*Goal:* Render the following material again verbatim, leaving nothing out.
* * *
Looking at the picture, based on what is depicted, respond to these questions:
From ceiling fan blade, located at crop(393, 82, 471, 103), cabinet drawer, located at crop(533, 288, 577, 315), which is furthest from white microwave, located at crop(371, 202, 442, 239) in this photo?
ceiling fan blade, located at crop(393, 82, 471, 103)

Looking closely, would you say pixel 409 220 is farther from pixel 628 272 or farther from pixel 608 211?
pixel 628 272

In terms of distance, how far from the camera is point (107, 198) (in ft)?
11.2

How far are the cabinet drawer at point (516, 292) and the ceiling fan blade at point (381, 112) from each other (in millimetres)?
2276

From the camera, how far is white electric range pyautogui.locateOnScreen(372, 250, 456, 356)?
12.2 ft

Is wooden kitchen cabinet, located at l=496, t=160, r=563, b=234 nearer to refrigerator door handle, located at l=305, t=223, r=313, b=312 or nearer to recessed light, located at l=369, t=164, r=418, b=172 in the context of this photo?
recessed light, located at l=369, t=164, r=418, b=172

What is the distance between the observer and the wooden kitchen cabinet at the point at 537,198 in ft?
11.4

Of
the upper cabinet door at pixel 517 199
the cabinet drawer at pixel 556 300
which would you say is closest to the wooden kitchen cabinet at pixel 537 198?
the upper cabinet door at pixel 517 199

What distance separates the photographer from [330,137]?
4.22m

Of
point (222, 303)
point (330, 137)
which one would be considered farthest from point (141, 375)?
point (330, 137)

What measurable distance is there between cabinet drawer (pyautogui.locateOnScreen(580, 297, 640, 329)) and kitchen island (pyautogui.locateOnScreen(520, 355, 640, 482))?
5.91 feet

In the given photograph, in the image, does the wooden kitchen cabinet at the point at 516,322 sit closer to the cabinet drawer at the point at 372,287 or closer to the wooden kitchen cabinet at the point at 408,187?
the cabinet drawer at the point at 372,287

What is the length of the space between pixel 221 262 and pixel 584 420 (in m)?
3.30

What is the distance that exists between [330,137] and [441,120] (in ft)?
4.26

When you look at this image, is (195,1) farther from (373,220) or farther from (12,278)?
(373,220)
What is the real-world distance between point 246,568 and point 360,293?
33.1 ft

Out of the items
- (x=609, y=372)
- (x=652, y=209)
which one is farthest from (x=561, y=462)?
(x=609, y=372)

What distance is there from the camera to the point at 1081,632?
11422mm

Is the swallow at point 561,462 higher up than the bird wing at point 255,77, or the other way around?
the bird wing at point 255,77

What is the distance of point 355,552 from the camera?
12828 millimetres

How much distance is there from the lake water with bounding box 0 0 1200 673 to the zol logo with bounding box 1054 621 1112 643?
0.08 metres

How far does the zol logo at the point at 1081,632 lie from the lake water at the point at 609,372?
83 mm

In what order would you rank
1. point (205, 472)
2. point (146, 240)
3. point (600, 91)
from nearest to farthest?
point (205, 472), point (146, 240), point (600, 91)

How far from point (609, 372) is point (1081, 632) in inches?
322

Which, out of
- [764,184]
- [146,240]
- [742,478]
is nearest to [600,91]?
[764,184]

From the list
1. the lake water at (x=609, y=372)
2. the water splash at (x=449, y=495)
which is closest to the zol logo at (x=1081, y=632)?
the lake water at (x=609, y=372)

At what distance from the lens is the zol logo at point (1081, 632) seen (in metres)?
* * *
*Correct result:*
Looking at the picture, based on what is depicted, respond to these questions:
From ceiling fan blade, located at crop(393, 82, 471, 103), cabinet drawer, located at crop(533, 288, 577, 315), which is furthest from white microwave, located at crop(371, 202, 442, 239) in this photo?
ceiling fan blade, located at crop(393, 82, 471, 103)

Looking closely, would you say pixel 409 220 is farther from pixel 628 272 or farther from pixel 608 211?
pixel 628 272

In terms of distance, how far from the camera is point (107, 198) (in ft)?
11.2

How far are the cabinet drawer at point (516, 292) and the ceiling fan blade at point (381, 112) from each other (in millimetres)?
2276

From the camera, how far is white electric range pyautogui.locateOnScreen(372, 250, 456, 356)?
12.2 ft

Is wooden kitchen cabinet, located at l=496, t=160, r=563, b=234 nearer to refrigerator door handle, located at l=305, t=223, r=313, b=312 or nearer to recessed light, located at l=369, t=164, r=418, b=172 in the context of this photo?
recessed light, located at l=369, t=164, r=418, b=172

What is the distance between the observer and the wooden kitchen cabinet at the point at 537,198 in ft?
11.4

Of
the upper cabinet door at pixel 517 199
the cabinet drawer at pixel 556 300
which would you say is closest to the wooden kitchen cabinet at pixel 537 198?
the upper cabinet door at pixel 517 199

What distance separates the photographer from [330,137]?
4.22m

Of
point (222, 303)
point (330, 137)
which one would be considered farthest from point (141, 375)?
point (330, 137)

What measurable distance is there between cabinet drawer (pyautogui.locateOnScreen(580, 297, 640, 329)) and kitchen island (pyautogui.locateOnScreen(520, 355, 640, 482))?
5.91 feet

In the given photograph, in the image, does the wooden kitchen cabinet at the point at 516,322 sit closer to the cabinet drawer at the point at 372,287 or closer to the wooden kitchen cabinet at the point at 408,187?
the cabinet drawer at the point at 372,287

What is the length of the space between pixel 221 262 and pixel 584 420 (in m)?
3.30

What is the distance that exists between [330,137] and [441,120] (in ft)?
4.26

When you look at this image, is (195,1) farther from (373,220) or farther from (12,278)?
(373,220)
What is the real-world distance between point 246,568 and point 360,293?
33.1 ft

Out of the items
- (x=609, y=372)
- (x=652, y=209)
which one is farthest from (x=561, y=462)?
(x=609, y=372)

What distance is there from the camera to the point at 1081,632?
11422mm

Is the swallow at point 561,462 higher up than the bird wing at point 255,77, or the other way around?
the bird wing at point 255,77

What is the distance of point 355,552 from the camera?
12828 millimetres

How much distance is there from the lake water with bounding box 0 0 1200 673 to the zol logo with bounding box 1054 621 1112 643?
0.08 metres

How far does the zol logo at the point at 1081,632 lie from the lake water at the point at 609,372?
83 mm

In what order would you rank
1. point (205, 472)
2. point (146, 240)
3. point (600, 91)
from nearest to farthest?
point (205, 472), point (146, 240), point (600, 91)

How far from point (609, 372) is point (1081, 632) in inches?
322

Which, out of
- [764,184]
- [146,240]
- [742,478]
is nearest to [600,91]?
[764,184]

From the list
1. the lake water at (x=609, y=372)
2. the water splash at (x=449, y=495)
which is closest to the zol logo at (x=1081, y=632)?
the lake water at (x=609, y=372)

At what distance from the lens is the zol logo at point (1081, 632) seen (in metres)?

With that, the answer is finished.